Date: Sunday, November 17, 2024

Title: Systemic Sclerosis & Related Disorders – Basic Science Poster I

Session Type: Poster Session B

Session Time: 10:30AM-12:30PM

Background/Purpose: Cardiac fibrosis is a common complication in Systemic sclerosis (SSc), but the pathogenesis is largely unknown. We have previously shown that monocytes isolated from scleroderma patients have low levels of the transcription factor Fli1, and that this conferred profibrotic properties with increased collagen deposition in coculture with cardiac fibroblasts, independent of TGFβ pathway activation. In this study, we further investigated the mechanism that contributes to these profibrotic effects.

Methods:

CD14+ beads were used to isolate monocytes from controls and SSc patients, and peritoneal and cardiac macrophages where isolated from mice with myeloid specific deletion of Fli1 (LysMCre/Fli1fl/fl), crossed with Tdtomato/GFP reporter mice. siRNA was used to downregulate Fli1 and galectin-3 (Gal-3) in primary human monocyte derived macrophages, and effects where assessed separately or in co-culture with primary human cardiac fibroblasts. Rapamycin was used to block the mTOR complex 1 (mTORC1) pathway. Immunofluorescence staining with specific antibodies or western blot was used to assess protein levels as indicated. QuPath was used to quantify immunofluorescent staining. Picrosirius red staining was used for collagen quantification in the cardiac tissue. ChIP-qPCR were used to determine the transcriptional regulation of Gal-3 (galectin-3) by Fli1.

Results:

Mice with conditional knockout of Fli1 in myeloid cells (LysMCre/Fli1fl/fl) had increased cardiac collagen deposition (Fig.1).  Depletion of Fli1 in human myeloid cells resulted in upregulation of Galectin-3 (Gal-3), a profibrotic β-galactoside-binding lectin secreted by alternatively-activated macrophages that was recently linked to SSc fibrosis.
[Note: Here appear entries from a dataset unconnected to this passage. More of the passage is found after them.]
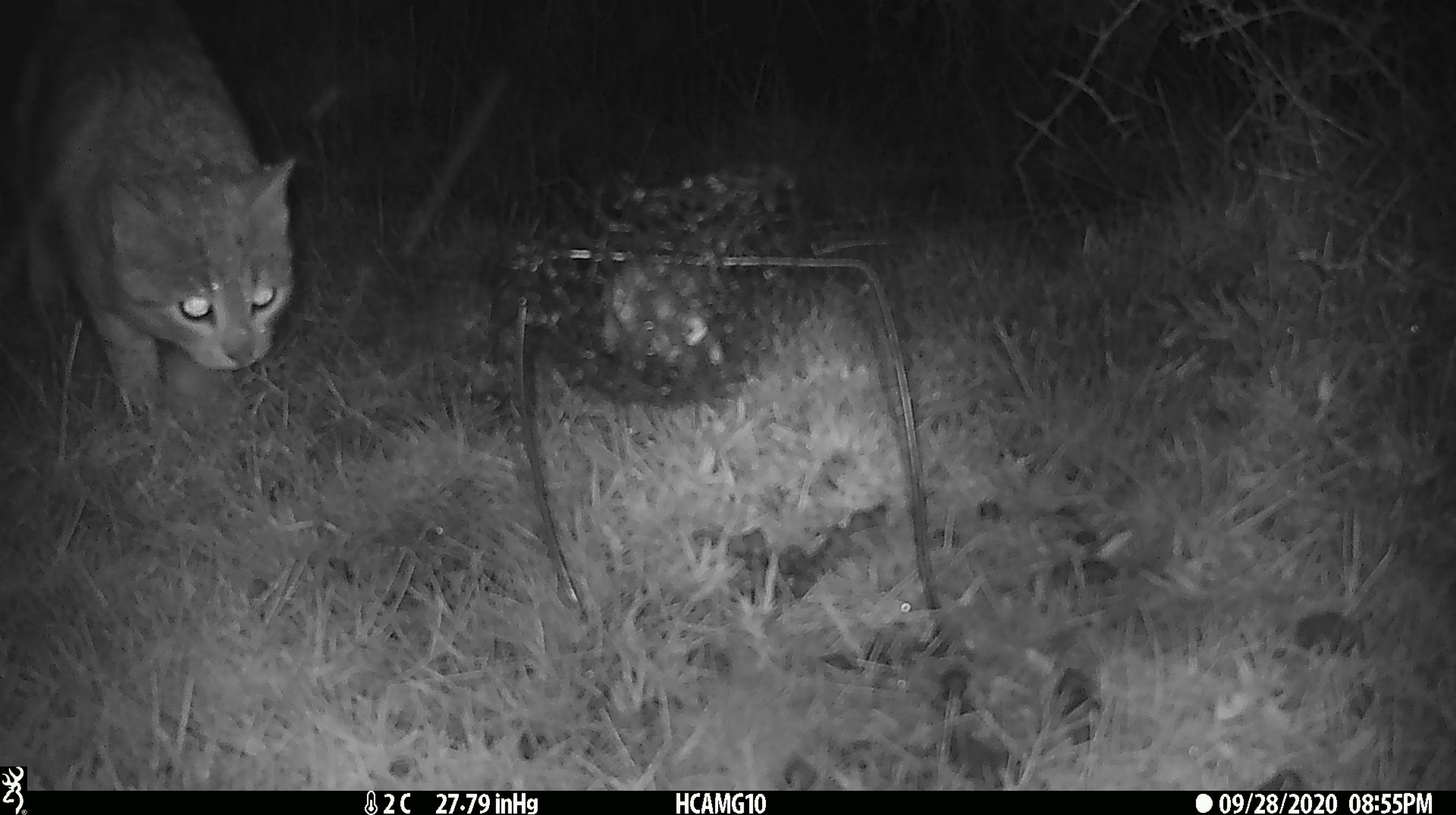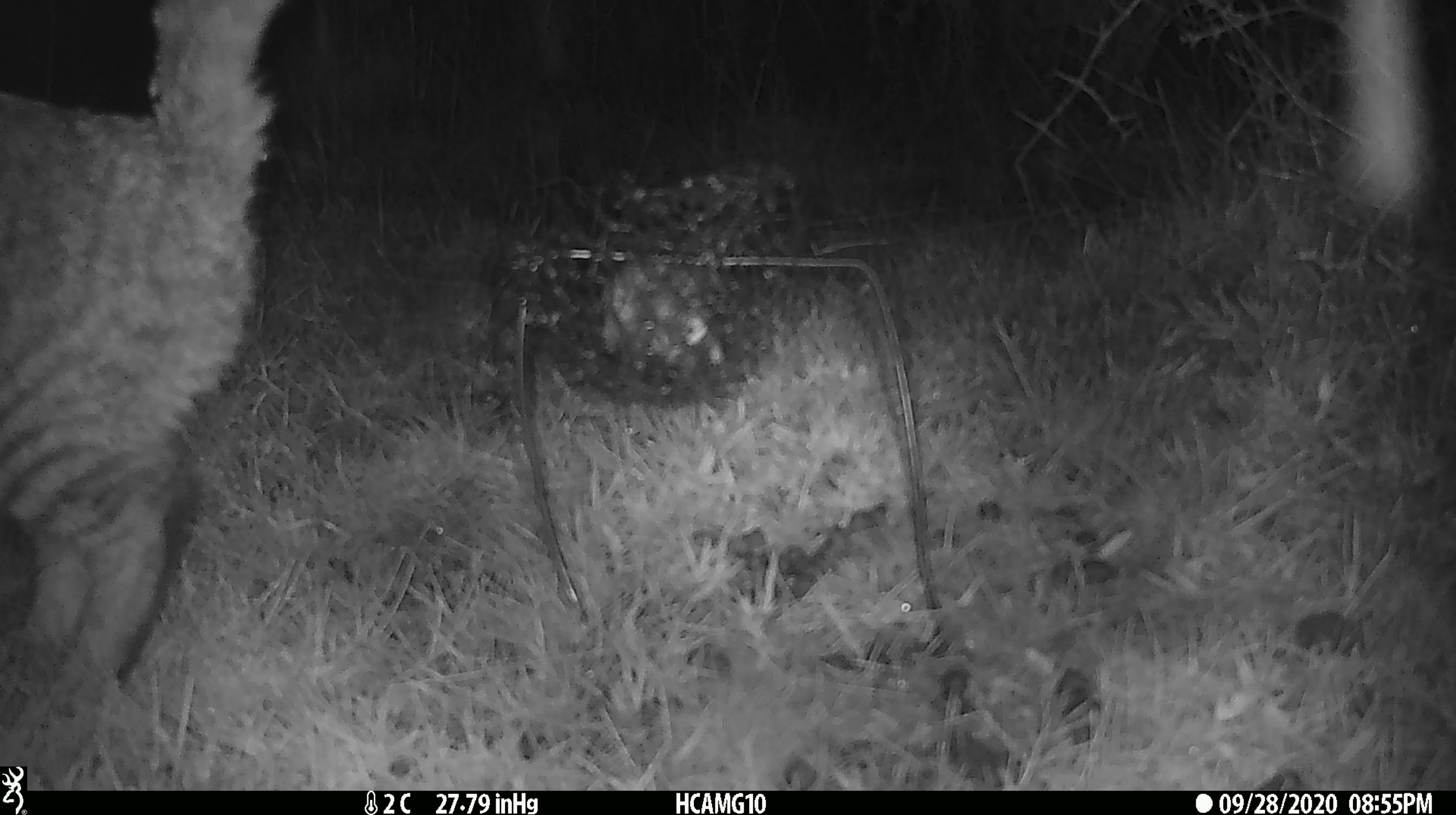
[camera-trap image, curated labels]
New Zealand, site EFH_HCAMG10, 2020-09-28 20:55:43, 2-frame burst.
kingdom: Animalia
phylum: Chordata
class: Mammalia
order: Carnivora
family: Felidae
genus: Felis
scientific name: Felis catus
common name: domestic cat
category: cat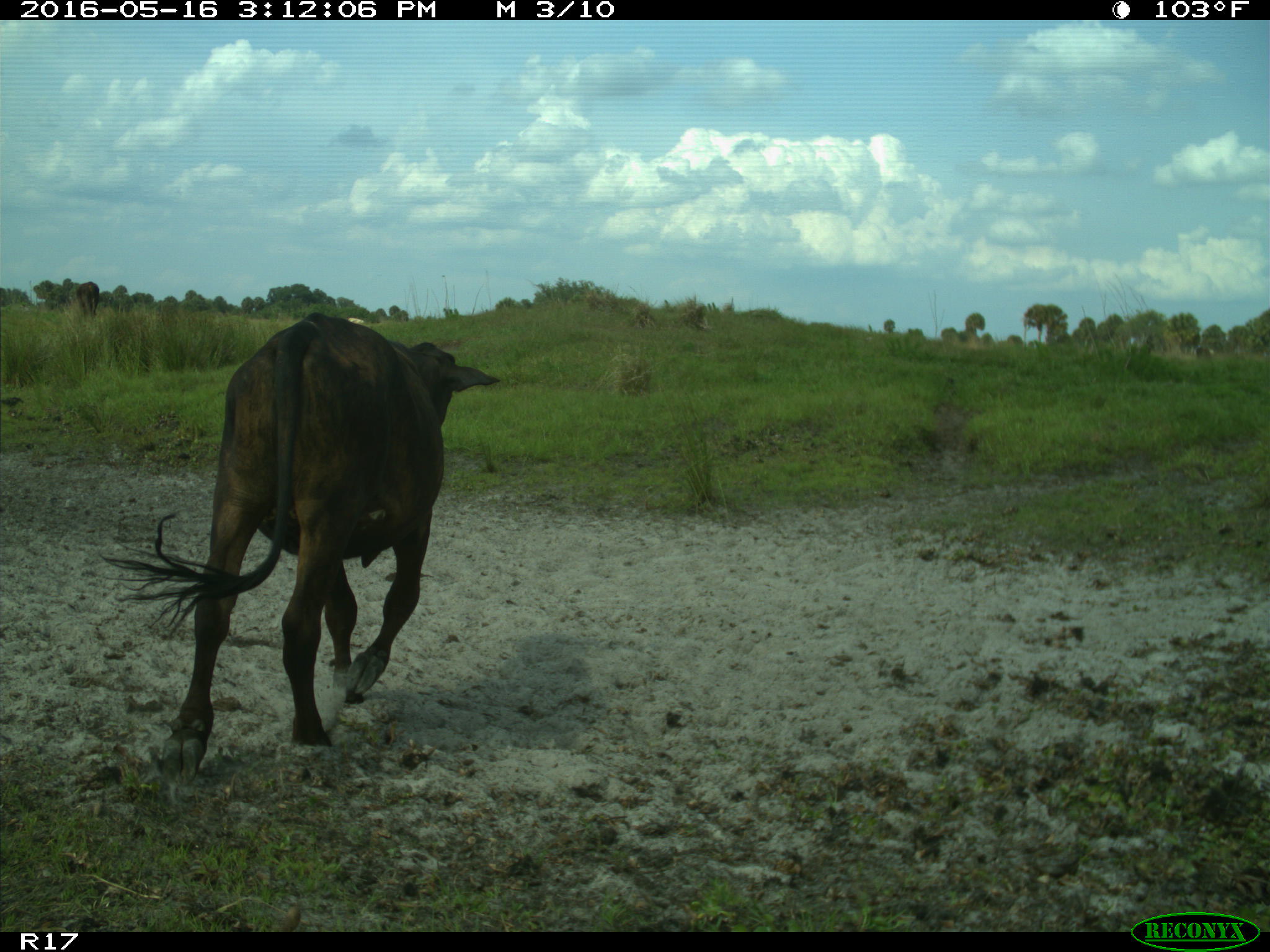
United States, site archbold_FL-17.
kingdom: Animalia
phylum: Chordata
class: Mammalia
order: Artiodactyla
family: Bovidae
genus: Bos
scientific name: Bos taurus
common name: domestic cow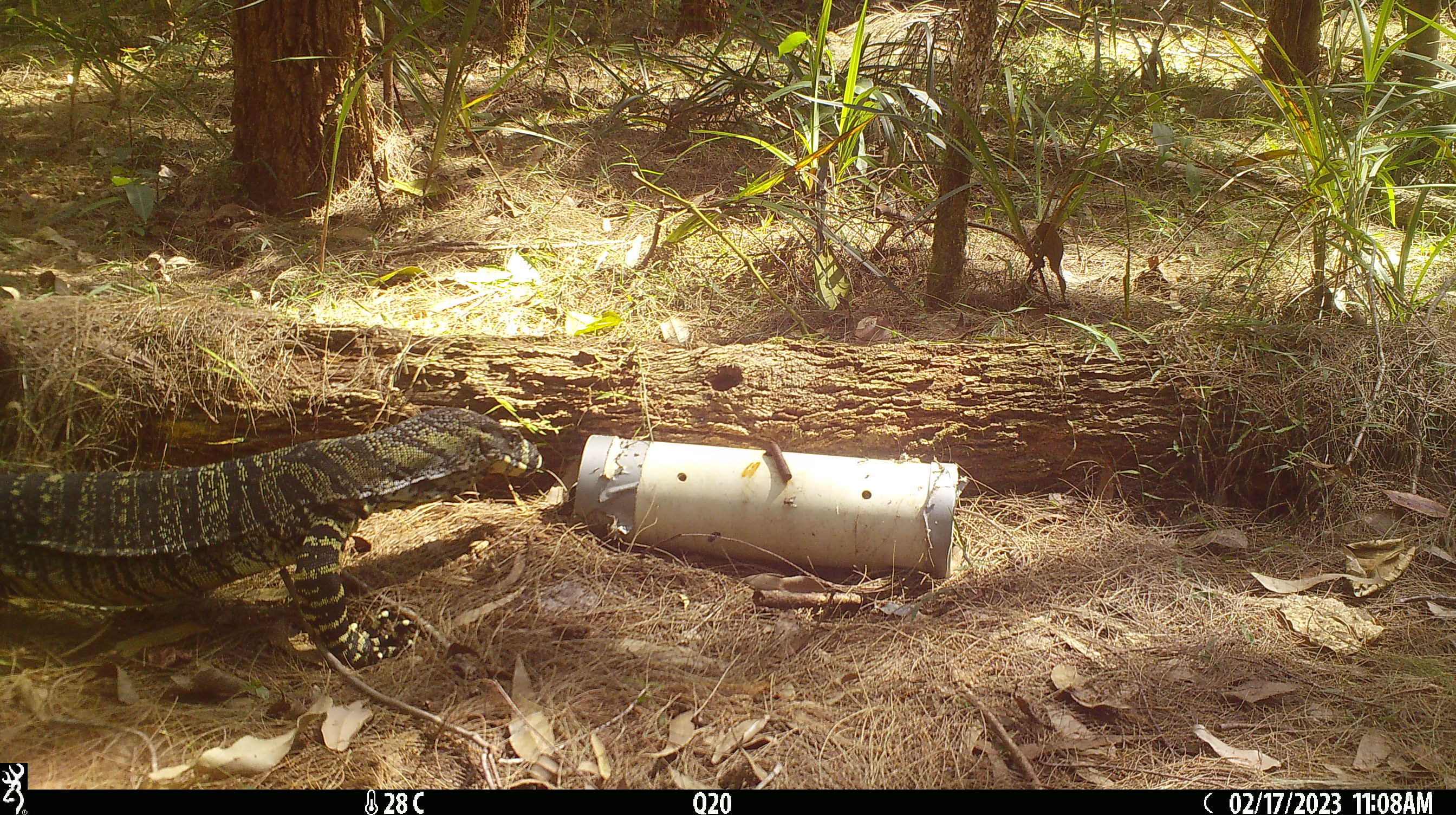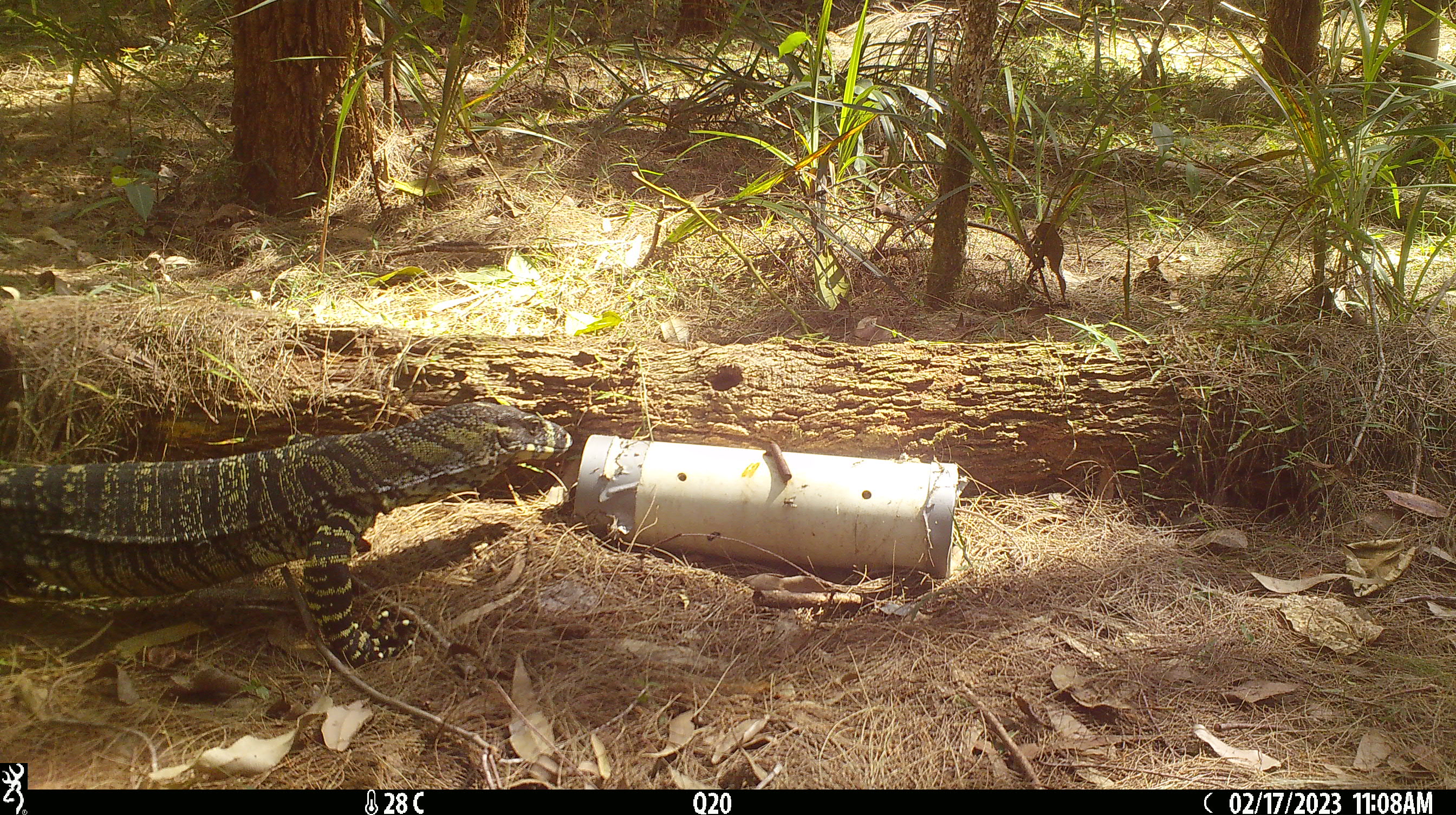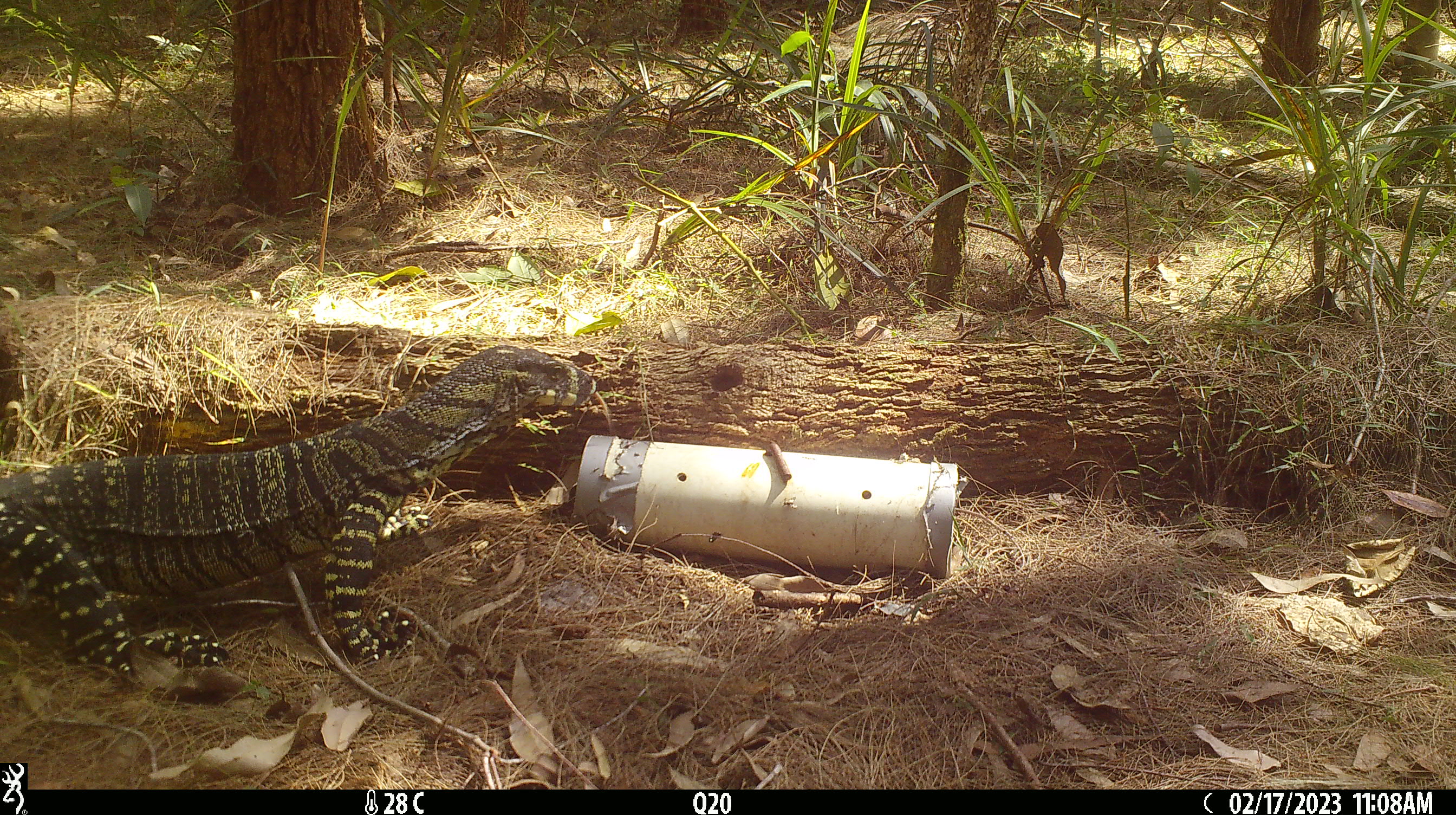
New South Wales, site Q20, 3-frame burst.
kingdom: Animalia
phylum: Chordata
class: Reptilia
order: Squamata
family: Varanidae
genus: Varanus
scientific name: Varanus varius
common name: lace monitor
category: goanna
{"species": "goanna (lace monitor) (Varanus varius)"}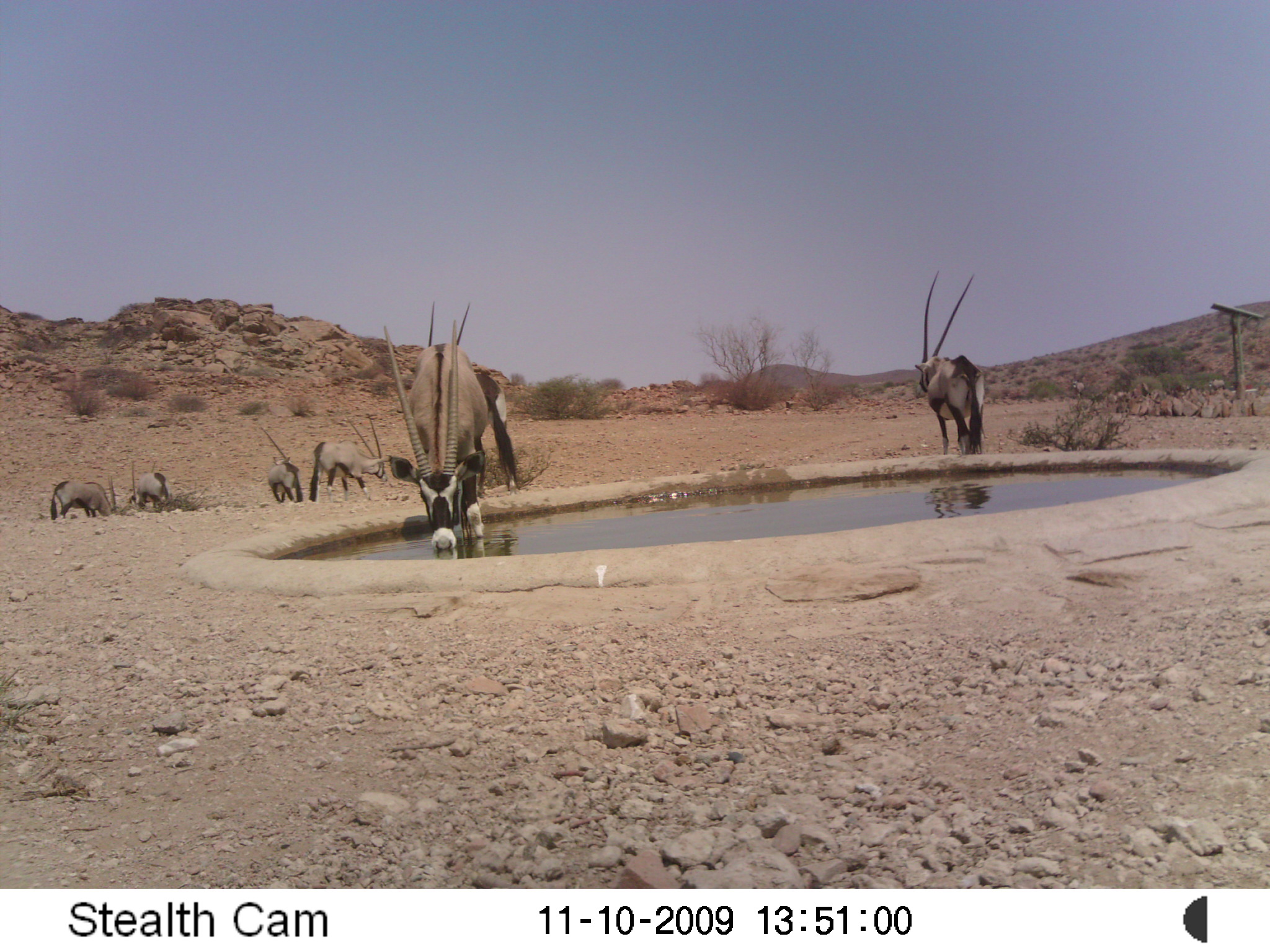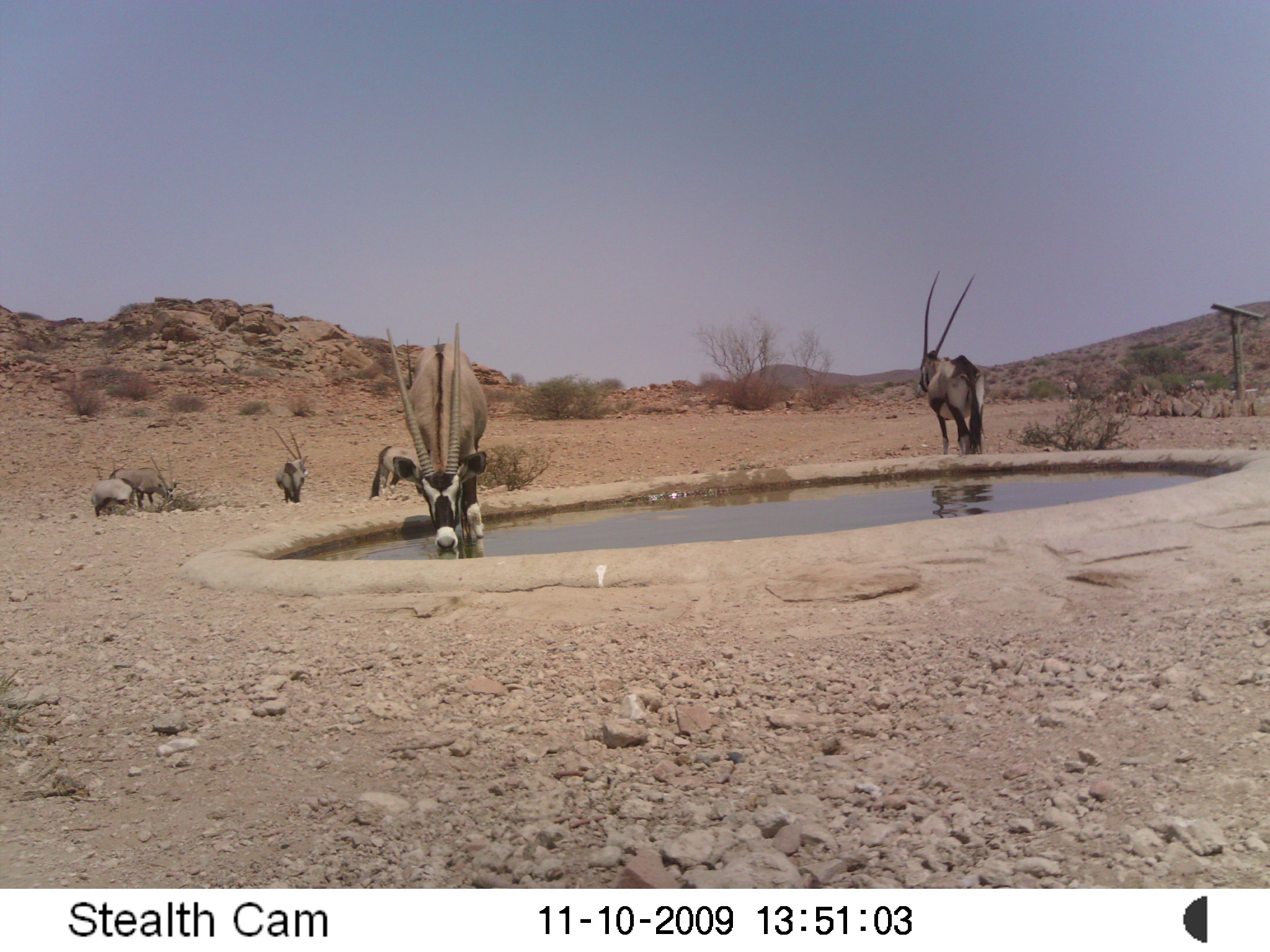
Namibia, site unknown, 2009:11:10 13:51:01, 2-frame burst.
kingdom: Animalia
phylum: Chordata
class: Mammalia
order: Artiodactyla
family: Bovidae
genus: Oryx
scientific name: Oryx gazella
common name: gemsbok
Oryx gazella (gemsbok).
Additionally, Gal-3 was overexpressed in SSc monocytes (Fig 2). Enhanced Fli1 binding to the LGALS3 promoter region -884 to -611 was seen in human macrophages, and macrophages isolated from Fli1fl/flLysMCre/mT/mG mice had elevated Gal-3 expression. Co-culture of Fli1 silenced myeloid cells with cardiac fibroblasts led to activation of the mTORC1 in both cell types, as evidenced by the increased P-p70S6K. Addition of human recombinant Gal-3 activated mTORC1 signaling in both macrophages and fibroblasts. Rapamycin prevented the profibrotic effects seen with low myeloid Fli1 and depletion of Gal-3 in myeloid cells prevented collagen upregulation in fibroblasts.

Conclusion:

Decreased Fli1 in SSc myeloid cells leads to upregulation and increased secretion of Gal-3 in the extracellular space, resulting in activation of mTORC1, profibrotic activation of macrophages and collagen deposition by fibroblasts. Inhibiting the mTOR/Gal-3 pathway could serve as a therapy targeted at myeloid cell dysfunction and cardiac fibrosis in scleroderma.

Supporting image 1

Deletion of Fli1 in macrophages via Cre-mediated recombination using LysMCre mice (LysMCre/Fli1fl/fl) predisposed mice to develop myocardial fibrosis(bottom). CD163 mRNA levels were increased in LysMcre Fli1 mice compared to WT (top).

Supporting image 2

Top: SSc monocytes have high Gal_3 expression. Middle left: Human macrophages with low Fli1 have gal_3 upregulation. Middle right: Cardiac macrophages from Fli1fl/fl LysMCre/mT/mG mice isolated by cell sorting after enrichment with CD11b microbeads show low Fli1 levels and enhanced Gal_3. Fli1. Chip-QPCR showing fold enrichment of the Gal_3 promoter region amplified.

Supporting image 3

Deletion of Fli1 upregulated mTORC1 signaling as evidenced by increase of P-p70S6K in macrophages (top) and cardiac fibroblasts (middle). Co-culture of human cardiac fibroblasts and Fli1 depleted human macrophages with Rapamycin (10nM) blocked the induction of the mTOR/p70S6K pathway and enhanced collagen deposition by fibroblasts. Addition of human recombinant Gal_3 to macrophages upregulated p-p70S6K (bottom)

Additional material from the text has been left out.